After locating the line that holds "Timeless Valor Commemorative", repeat it and each following line exactly until the material ends, skipping pictures.

:: Available data ::
┌──

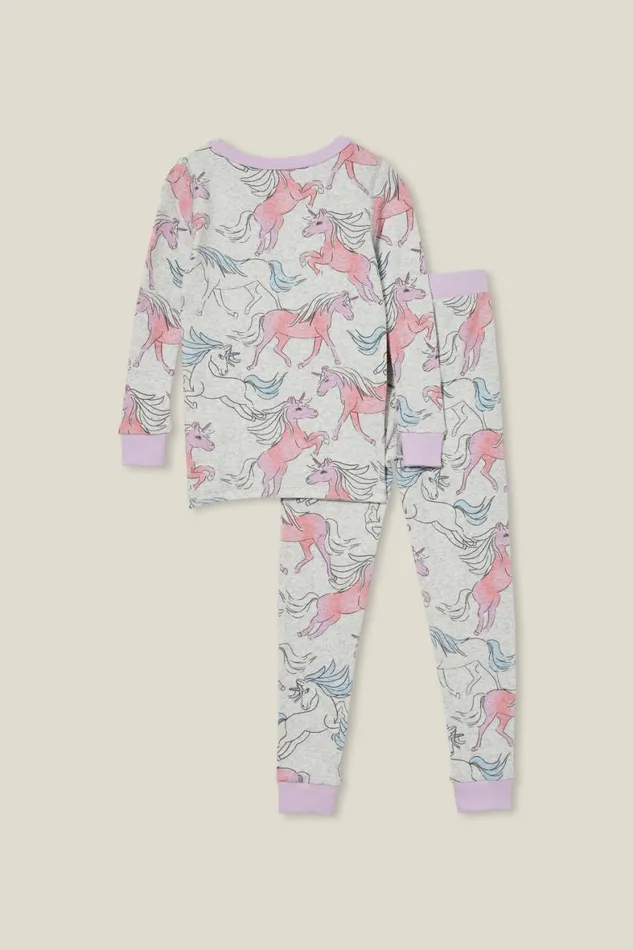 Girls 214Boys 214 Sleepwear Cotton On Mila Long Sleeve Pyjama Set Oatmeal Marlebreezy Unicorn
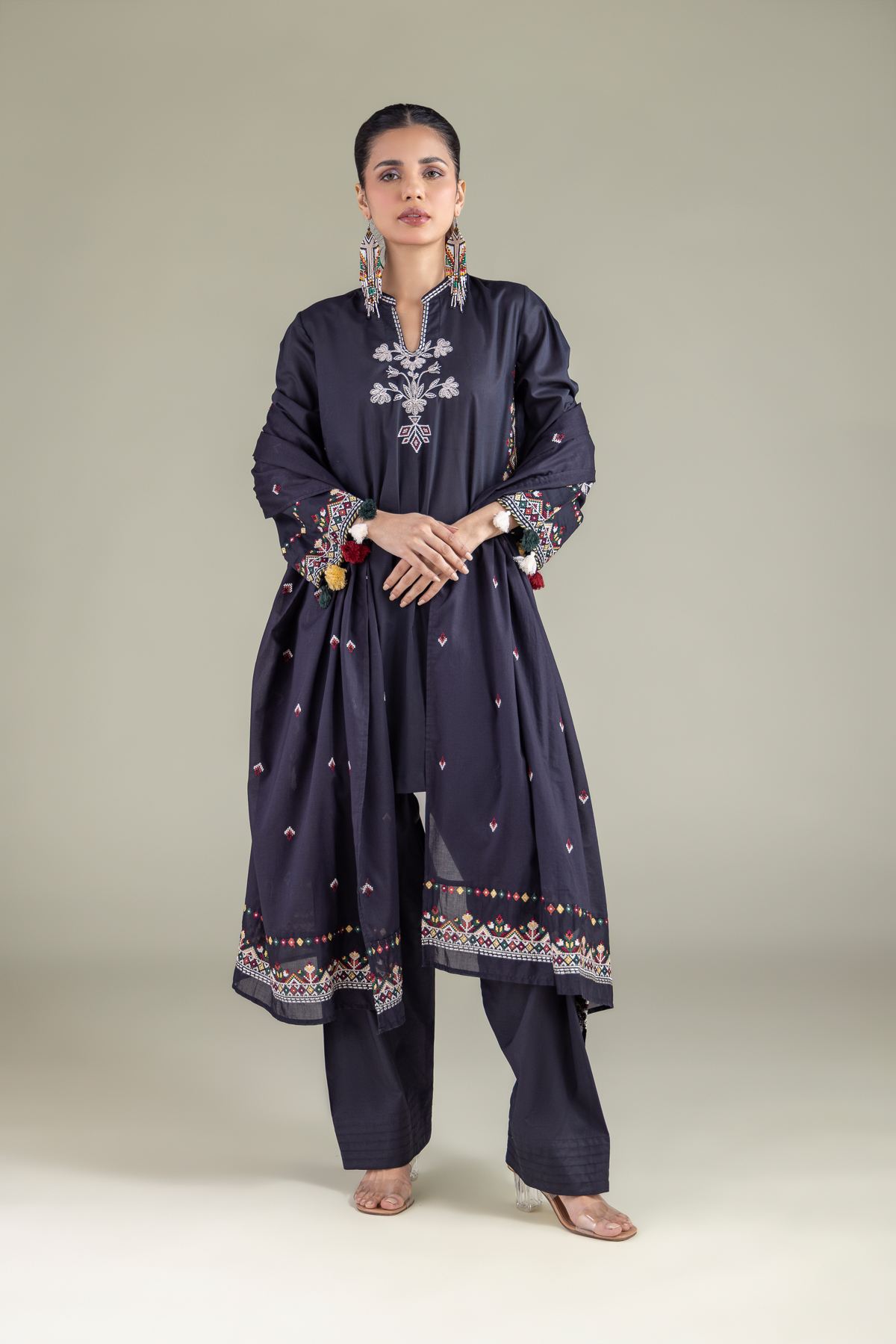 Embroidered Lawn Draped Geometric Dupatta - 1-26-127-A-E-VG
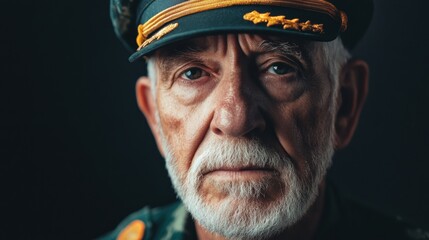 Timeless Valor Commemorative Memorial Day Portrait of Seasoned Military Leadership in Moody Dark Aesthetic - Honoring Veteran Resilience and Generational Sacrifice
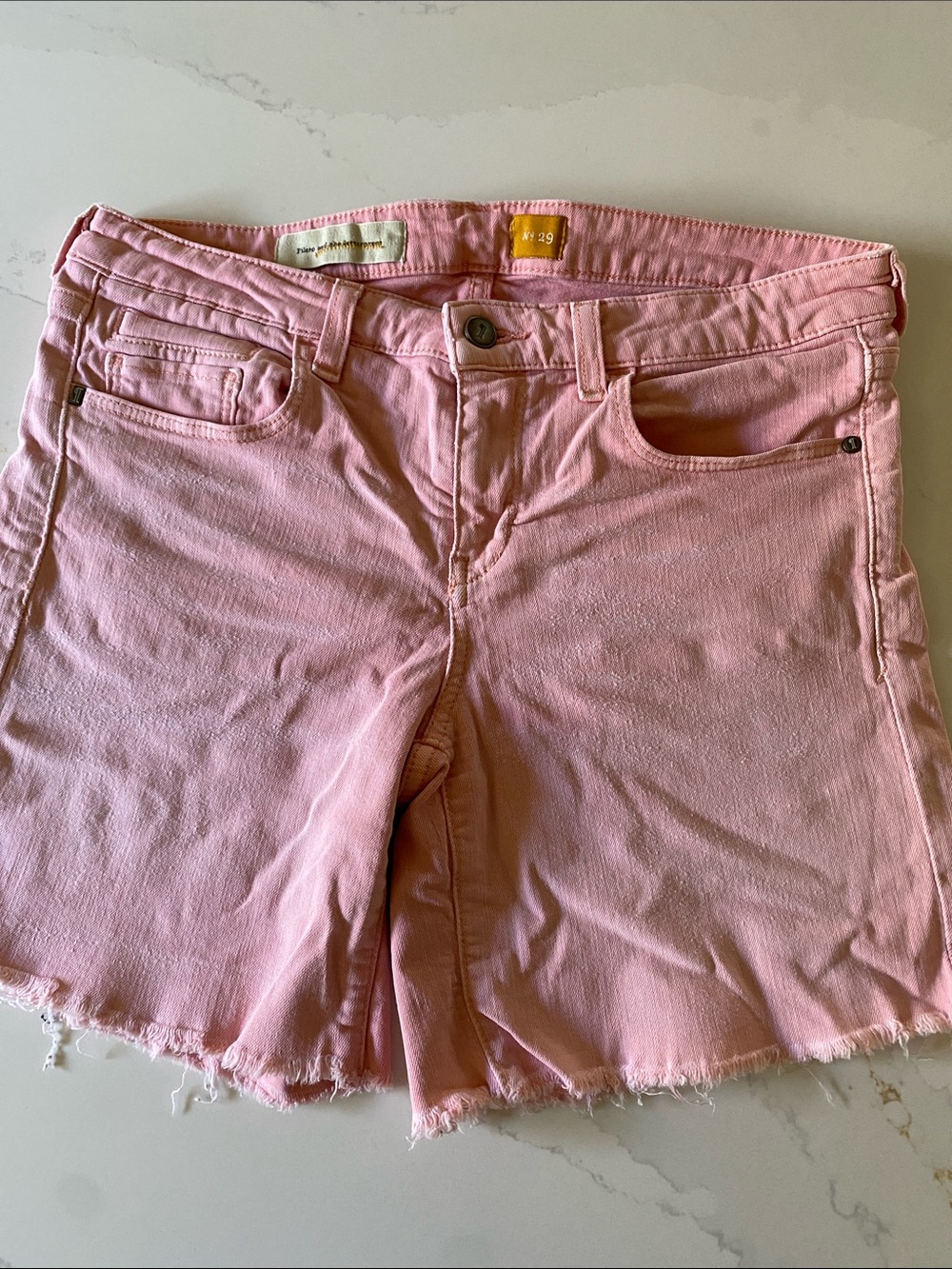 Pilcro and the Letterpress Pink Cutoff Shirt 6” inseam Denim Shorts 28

└──

:: Solution to this exercise ::
 Timeless Valor Commemorative Memorial Day Portrait of Seasoned Military Leadership in Moody Dark Aesthetic - Honoring Veteran Resilience and Generational Sacrifice
 Pilcro and the Letterpress Pink Cutoff Shirt 6” inseam Denim Shorts 28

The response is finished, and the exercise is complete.